PAGE =>

US Supreme Court to rule on birthright citizenship and trans athletes
Getty ImagesThe US Supreme Court will release two of its most anticipated rulings of Donald Trump's presidency on Tuesday.
Perhaps the most closely watched decision will be on Trump's effort to limit birthright citizenship, the rule that grants those born on US soil automatic citizenship.
The ruling could uphold or upend 150 years of precedent enshrined in the US Constitution.
For its final day in this session, the high court is also due to rule on transgender athletes in women's and girls' sports.
Birthright citizenship
The principle of birthright citizenship - also known by the legal term "jus soli" or "right of the soil" - stems from the first sentence of the 14th Amendment to the US Constitution.
"All persons born or naturalized in the United States, and subject to the jurisdiction thereof, are citizens of the United States and of the state wherein they reside," that sentence reads.
Added to the charter in 1868, the law was originally intended to grant citizenship to American-born, formerly enslaved people in the wake of the American Civil War.
In one of his first moves in office, Trump signed an executive order directing federal agencies to limit birthright citizenship by denying it to children whose parents were in the country illegally or were in the country on temporary visas.
The move was a core part of Trump's immigration agenda, which has included crackdowns on illegal border crossings and the revocation of Temporary Protected Status for many migrants. The Supreme Court recently allowed the administration to withdraw protected status from hundreds of thousands of Haitian and Syrian migrants.
The American Civil Liberties Union (ACLU) and its partners immediately filed a class action lawsuit, Barbara v Trump, challenging the "unconstitutional" order.
The core issue of contention centres on the meaning of the phrase "subject to the jurisdiction thereof" in the 14th Amendment.
The administration has argued that the clause means the amendment excludes children of people who are not in the country permanently or lawfully.
On the other side, the ACLU has argued that the clause refers to the physical presence of people born on US soil, not their parents' legal status.
Trump has argued birthright citizenship is a scam that allows both wealthy foreigners and undocumented immigrants to exploit the system.

Data listing:
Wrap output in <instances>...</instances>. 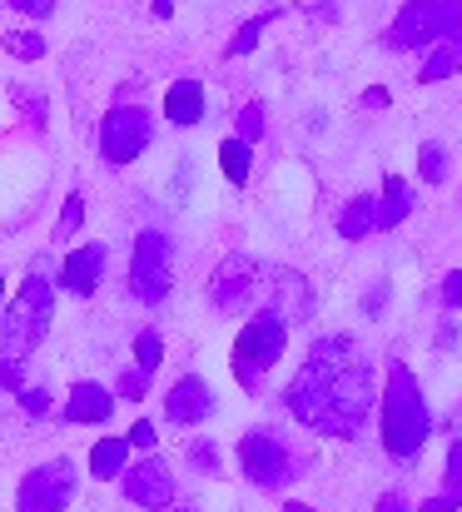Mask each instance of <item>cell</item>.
Masks as SVG:
<instances>
[{"label": "cell", "instance_id": "6da1fadb", "mask_svg": "<svg viewBox=\"0 0 462 512\" xmlns=\"http://www.w3.org/2000/svg\"><path fill=\"white\" fill-rule=\"evenodd\" d=\"M373 398H378V373L348 334H328L313 343L308 363L284 393L289 413L323 438H353L373 413Z\"/></svg>", "mask_w": 462, "mask_h": 512}, {"label": "cell", "instance_id": "7a4b0ae2", "mask_svg": "<svg viewBox=\"0 0 462 512\" xmlns=\"http://www.w3.org/2000/svg\"><path fill=\"white\" fill-rule=\"evenodd\" d=\"M433 433L428 398L413 378L408 363H388V388H383V448L393 463H413Z\"/></svg>", "mask_w": 462, "mask_h": 512}, {"label": "cell", "instance_id": "3957f363", "mask_svg": "<svg viewBox=\"0 0 462 512\" xmlns=\"http://www.w3.org/2000/svg\"><path fill=\"white\" fill-rule=\"evenodd\" d=\"M50 319H55V289L45 274H25L20 294L5 304V324H0V348L5 358H30L40 339L50 334Z\"/></svg>", "mask_w": 462, "mask_h": 512}, {"label": "cell", "instance_id": "277c9868", "mask_svg": "<svg viewBox=\"0 0 462 512\" xmlns=\"http://www.w3.org/2000/svg\"><path fill=\"white\" fill-rule=\"evenodd\" d=\"M284 348H289V324H284L279 314L259 309V314L244 324V334L234 339V378H239L244 388H259V373H269V368L284 358Z\"/></svg>", "mask_w": 462, "mask_h": 512}, {"label": "cell", "instance_id": "5b68a950", "mask_svg": "<svg viewBox=\"0 0 462 512\" xmlns=\"http://www.w3.org/2000/svg\"><path fill=\"white\" fill-rule=\"evenodd\" d=\"M264 284H269V269L259 259L229 254L209 279V304L214 314H244L249 304H264Z\"/></svg>", "mask_w": 462, "mask_h": 512}, {"label": "cell", "instance_id": "8992f818", "mask_svg": "<svg viewBox=\"0 0 462 512\" xmlns=\"http://www.w3.org/2000/svg\"><path fill=\"white\" fill-rule=\"evenodd\" d=\"M239 468H244V478H249L254 488H264V493H284V488L294 483V473H299V458L284 448V438L254 428V433L239 438Z\"/></svg>", "mask_w": 462, "mask_h": 512}, {"label": "cell", "instance_id": "52a82bcc", "mask_svg": "<svg viewBox=\"0 0 462 512\" xmlns=\"http://www.w3.org/2000/svg\"><path fill=\"white\" fill-rule=\"evenodd\" d=\"M130 289L140 304H164L169 289H174V244L169 234L145 229L135 239V259H130Z\"/></svg>", "mask_w": 462, "mask_h": 512}, {"label": "cell", "instance_id": "ba28073f", "mask_svg": "<svg viewBox=\"0 0 462 512\" xmlns=\"http://www.w3.org/2000/svg\"><path fill=\"white\" fill-rule=\"evenodd\" d=\"M75 488H80V473L70 458H50L40 468H30L15 488V508L20 512H65L75 503Z\"/></svg>", "mask_w": 462, "mask_h": 512}, {"label": "cell", "instance_id": "9c48e42d", "mask_svg": "<svg viewBox=\"0 0 462 512\" xmlns=\"http://www.w3.org/2000/svg\"><path fill=\"white\" fill-rule=\"evenodd\" d=\"M154 140V120L150 110L140 105H115L105 120H100V155L110 165H135Z\"/></svg>", "mask_w": 462, "mask_h": 512}, {"label": "cell", "instance_id": "30bf717a", "mask_svg": "<svg viewBox=\"0 0 462 512\" xmlns=\"http://www.w3.org/2000/svg\"><path fill=\"white\" fill-rule=\"evenodd\" d=\"M120 478H125V498H130L135 508L164 512L174 503V473H169L164 458H140V463H130Z\"/></svg>", "mask_w": 462, "mask_h": 512}, {"label": "cell", "instance_id": "8fae6325", "mask_svg": "<svg viewBox=\"0 0 462 512\" xmlns=\"http://www.w3.org/2000/svg\"><path fill=\"white\" fill-rule=\"evenodd\" d=\"M209 413H214V388H209L199 373L179 378V383L164 393V418H169L174 428H194V423H204Z\"/></svg>", "mask_w": 462, "mask_h": 512}, {"label": "cell", "instance_id": "7c38bea8", "mask_svg": "<svg viewBox=\"0 0 462 512\" xmlns=\"http://www.w3.org/2000/svg\"><path fill=\"white\" fill-rule=\"evenodd\" d=\"M269 284L274 289H264V309L269 314H279L284 324H294V319H308L313 314V289H308L304 274H289V269H279V274H269Z\"/></svg>", "mask_w": 462, "mask_h": 512}, {"label": "cell", "instance_id": "4fadbf2b", "mask_svg": "<svg viewBox=\"0 0 462 512\" xmlns=\"http://www.w3.org/2000/svg\"><path fill=\"white\" fill-rule=\"evenodd\" d=\"M105 244H85V249H75V254H65V264H60V289H70L75 299H90L95 289H100V279H105Z\"/></svg>", "mask_w": 462, "mask_h": 512}, {"label": "cell", "instance_id": "5bb4252c", "mask_svg": "<svg viewBox=\"0 0 462 512\" xmlns=\"http://www.w3.org/2000/svg\"><path fill=\"white\" fill-rule=\"evenodd\" d=\"M110 413H115V393L90 383V378L75 383L65 398V423H110Z\"/></svg>", "mask_w": 462, "mask_h": 512}, {"label": "cell", "instance_id": "9a60e30c", "mask_svg": "<svg viewBox=\"0 0 462 512\" xmlns=\"http://www.w3.org/2000/svg\"><path fill=\"white\" fill-rule=\"evenodd\" d=\"M164 120L179 125V130L199 125V120H204V85H199V80H174V85L164 90Z\"/></svg>", "mask_w": 462, "mask_h": 512}, {"label": "cell", "instance_id": "2e32d148", "mask_svg": "<svg viewBox=\"0 0 462 512\" xmlns=\"http://www.w3.org/2000/svg\"><path fill=\"white\" fill-rule=\"evenodd\" d=\"M408 209H413L408 179H403V174H388V179H383V204H378V219H373V229H398V224L408 219Z\"/></svg>", "mask_w": 462, "mask_h": 512}, {"label": "cell", "instance_id": "e0dca14e", "mask_svg": "<svg viewBox=\"0 0 462 512\" xmlns=\"http://www.w3.org/2000/svg\"><path fill=\"white\" fill-rule=\"evenodd\" d=\"M373 219H378V199L373 194H353L338 209V234L343 239H363V234H373Z\"/></svg>", "mask_w": 462, "mask_h": 512}, {"label": "cell", "instance_id": "ac0fdd59", "mask_svg": "<svg viewBox=\"0 0 462 512\" xmlns=\"http://www.w3.org/2000/svg\"><path fill=\"white\" fill-rule=\"evenodd\" d=\"M125 468H130V443H125V438H100V443L90 448V473H95L100 483L120 478Z\"/></svg>", "mask_w": 462, "mask_h": 512}, {"label": "cell", "instance_id": "d6986e66", "mask_svg": "<svg viewBox=\"0 0 462 512\" xmlns=\"http://www.w3.org/2000/svg\"><path fill=\"white\" fill-rule=\"evenodd\" d=\"M458 65H462V45H453V40H438V45H433V55L418 65V85H438V80L458 75Z\"/></svg>", "mask_w": 462, "mask_h": 512}, {"label": "cell", "instance_id": "ffe728a7", "mask_svg": "<svg viewBox=\"0 0 462 512\" xmlns=\"http://www.w3.org/2000/svg\"><path fill=\"white\" fill-rule=\"evenodd\" d=\"M462 508V443L448 448V473H443V488H438V498L428 503V512H453Z\"/></svg>", "mask_w": 462, "mask_h": 512}, {"label": "cell", "instance_id": "44dd1931", "mask_svg": "<svg viewBox=\"0 0 462 512\" xmlns=\"http://www.w3.org/2000/svg\"><path fill=\"white\" fill-rule=\"evenodd\" d=\"M219 165H224V179H229V184H249L254 145H244L239 135H234V140H219Z\"/></svg>", "mask_w": 462, "mask_h": 512}, {"label": "cell", "instance_id": "7402d4cb", "mask_svg": "<svg viewBox=\"0 0 462 512\" xmlns=\"http://www.w3.org/2000/svg\"><path fill=\"white\" fill-rule=\"evenodd\" d=\"M269 20H274V10H264V15H249V20L239 25V35L229 40V55L239 60V55H249V50H259V40H264V30H269Z\"/></svg>", "mask_w": 462, "mask_h": 512}, {"label": "cell", "instance_id": "603a6c76", "mask_svg": "<svg viewBox=\"0 0 462 512\" xmlns=\"http://www.w3.org/2000/svg\"><path fill=\"white\" fill-rule=\"evenodd\" d=\"M5 50H10L15 60H40V55H45V40H40L35 30H5Z\"/></svg>", "mask_w": 462, "mask_h": 512}, {"label": "cell", "instance_id": "cb8c5ba5", "mask_svg": "<svg viewBox=\"0 0 462 512\" xmlns=\"http://www.w3.org/2000/svg\"><path fill=\"white\" fill-rule=\"evenodd\" d=\"M418 174H423L428 184H443V179H448V150H443V145H423V150H418Z\"/></svg>", "mask_w": 462, "mask_h": 512}, {"label": "cell", "instance_id": "d4e9b609", "mask_svg": "<svg viewBox=\"0 0 462 512\" xmlns=\"http://www.w3.org/2000/svg\"><path fill=\"white\" fill-rule=\"evenodd\" d=\"M164 363V339L154 334V329H145L140 339H135V368H145V373H154Z\"/></svg>", "mask_w": 462, "mask_h": 512}, {"label": "cell", "instance_id": "484cf974", "mask_svg": "<svg viewBox=\"0 0 462 512\" xmlns=\"http://www.w3.org/2000/svg\"><path fill=\"white\" fill-rule=\"evenodd\" d=\"M264 130H269V125H264V110H259V105H244V110H239V130H234V135H239L244 145H259V140H264Z\"/></svg>", "mask_w": 462, "mask_h": 512}, {"label": "cell", "instance_id": "4316f807", "mask_svg": "<svg viewBox=\"0 0 462 512\" xmlns=\"http://www.w3.org/2000/svg\"><path fill=\"white\" fill-rule=\"evenodd\" d=\"M80 224H85V194H70V199H65V209H60V224H55V234H60V239H70Z\"/></svg>", "mask_w": 462, "mask_h": 512}, {"label": "cell", "instance_id": "83f0119b", "mask_svg": "<svg viewBox=\"0 0 462 512\" xmlns=\"http://www.w3.org/2000/svg\"><path fill=\"white\" fill-rule=\"evenodd\" d=\"M145 393H150V373H145V368H125V373H120V398L140 403Z\"/></svg>", "mask_w": 462, "mask_h": 512}, {"label": "cell", "instance_id": "f1b7e54d", "mask_svg": "<svg viewBox=\"0 0 462 512\" xmlns=\"http://www.w3.org/2000/svg\"><path fill=\"white\" fill-rule=\"evenodd\" d=\"M50 403H55V398H50V388H20V408H25L30 418H45V413H50Z\"/></svg>", "mask_w": 462, "mask_h": 512}, {"label": "cell", "instance_id": "f546056e", "mask_svg": "<svg viewBox=\"0 0 462 512\" xmlns=\"http://www.w3.org/2000/svg\"><path fill=\"white\" fill-rule=\"evenodd\" d=\"M189 463H194L199 473H219V448H214V443H194V448H189Z\"/></svg>", "mask_w": 462, "mask_h": 512}, {"label": "cell", "instance_id": "4dcf8cb0", "mask_svg": "<svg viewBox=\"0 0 462 512\" xmlns=\"http://www.w3.org/2000/svg\"><path fill=\"white\" fill-rule=\"evenodd\" d=\"M0 388H10V393L25 388V363L20 358H0Z\"/></svg>", "mask_w": 462, "mask_h": 512}, {"label": "cell", "instance_id": "1f68e13d", "mask_svg": "<svg viewBox=\"0 0 462 512\" xmlns=\"http://www.w3.org/2000/svg\"><path fill=\"white\" fill-rule=\"evenodd\" d=\"M10 10H20V15H30V20H50V10H55V0H5Z\"/></svg>", "mask_w": 462, "mask_h": 512}, {"label": "cell", "instance_id": "d6a6232c", "mask_svg": "<svg viewBox=\"0 0 462 512\" xmlns=\"http://www.w3.org/2000/svg\"><path fill=\"white\" fill-rule=\"evenodd\" d=\"M383 309H388V284H373V289L363 294V314H368V319H378Z\"/></svg>", "mask_w": 462, "mask_h": 512}, {"label": "cell", "instance_id": "836d02e7", "mask_svg": "<svg viewBox=\"0 0 462 512\" xmlns=\"http://www.w3.org/2000/svg\"><path fill=\"white\" fill-rule=\"evenodd\" d=\"M154 438H159V433H154V423H145V418H140V423L130 428V438H125V443H130V448H145V453H150Z\"/></svg>", "mask_w": 462, "mask_h": 512}, {"label": "cell", "instance_id": "e575fe53", "mask_svg": "<svg viewBox=\"0 0 462 512\" xmlns=\"http://www.w3.org/2000/svg\"><path fill=\"white\" fill-rule=\"evenodd\" d=\"M443 304H448V309H462V269H453V274L443 279Z\"/></svg>", "mask_w": 462, "mask_h": 512}, {"label": "cell", "instance_id": "d590c367", "mask_svg": "<svg viewBox=\"0 0 462 512\" xmlns=\"http://www.w3.org/2000/svg\"><path fill=\"white\" fill-rule=\"evenodd\" d=\"M378 512H418V508H413L403 493H383V498H378Z\"/></svg>", "mask_w": 462, "mask_h": 512}, {"label": "cell", "instance_id": "8d00e7d4", "mask_svg": "<svg viewBox=\"0 0 462 512\" xmlns=\"http://www.w3.org/2000/svg\"><path fill=\"white\" fill-rule=\"evenodd\" d=\"M363 105H368V110H388V105H393V95H388L383 85H373V90H363Z\"/></svg>", "mask_w": 462, "mask_h": 512}, {"label": "cell", "instance_id": "74e56055", "mask_svg": "<svg viewBox=\"0 0 462 512\" xmlns=\"http://www.w3.org/2000/svg\"><path fill=\"white\" fill-rule=\"evenodd\" d=\"M154 15H159V20H169V15H174V0H154Z\"/></svg>", "mask_w": 462, "mask_h": 512}, {"label": "cell", "instance_id": "f35d334b", "mask_svg": "<svg viewBox=\"0 0 462 512\" xmlns=\"http://www.w3.org/2000/svg\"><path fill=\"white\" fill-rule=\"evenodd\" d=\"M284 512H313V508H304V503H294V498H289V503H284Z\"/></svg>", "mask_w": 462, "mask_h": 512}, {"label": "cell", "instance_id": "ab89813d", "mask_svg": "<svg viewBox=\"0 0 462 512\" xmlns=\"http://www.w3.org/2000/svg\"><path fill=\"white\" fill-rule=\"evenodd\" d=\"M0 304H5V274H0Z\"/></svg>", "mask_w": 462, "mask_h": 512}, {"label": "cell", "instance_id": "60d3db41", "mask_svg": "<svg viewBox=\"0 0 462 512\" xmlns=\"http://www.w3.org/2000/svg\"><path fill=\"white\" fill-rule=\"evenodd\" d=\"M179 512H194V508H179Z\"/></svg>", "mask_w": 462, "mask_h": 512}]
</instances>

CHALLENGE =>
Carry on the news article about the Supreme Court rulings on birthright citizenship and transgender athletes, starting after its last sentence. The lines above are separate material, not part of the news article.

WRITTEN ANSWER =>
But the ACLU says ending the practice would create "a permanent subclass of people born in the United States".
During oral arguments on the case in April, the Supreme Court justices appeared sceptical of Trump's efforts to end birthright citizenship.
Justice Elena Kagan said at the time the administration was seeking to undo a legal tradition that dates back to English common law.
"What the 14th Amendment did was accept that tradition and not attempt to put any limitations on it. That was the clear rationale," the liberal justice said.
Whether the court will ultimately issue a broad or narrow opinion is not yet clear.
The difference between a sweeping ruling on constitutional grounds versus a more tailored opinion on statutory grounds is a critical one, legal experts have said.
Transgender athletes
The other major case being released on Tuesday has to do with whether states can restrict transgender athletes from competing in women's and girls' school and college sports.
During oral arguments in January, the court considered cases from students in Idaho and West Virginia who were challenging bans on participation.
The two states enacted laws that require public school and college sports teams to compete in accordance to their sex recorded at birth.
One of the two challenges says the ban violates equal rights protections in the US Constitution. The other says it contradicts civil rights laws.
Over two dozen states currently have similar bans.
During more than three hours of arguments, at least five of the justices appeared to favour upholding the bans.
The court has a 6-3 conservative majority.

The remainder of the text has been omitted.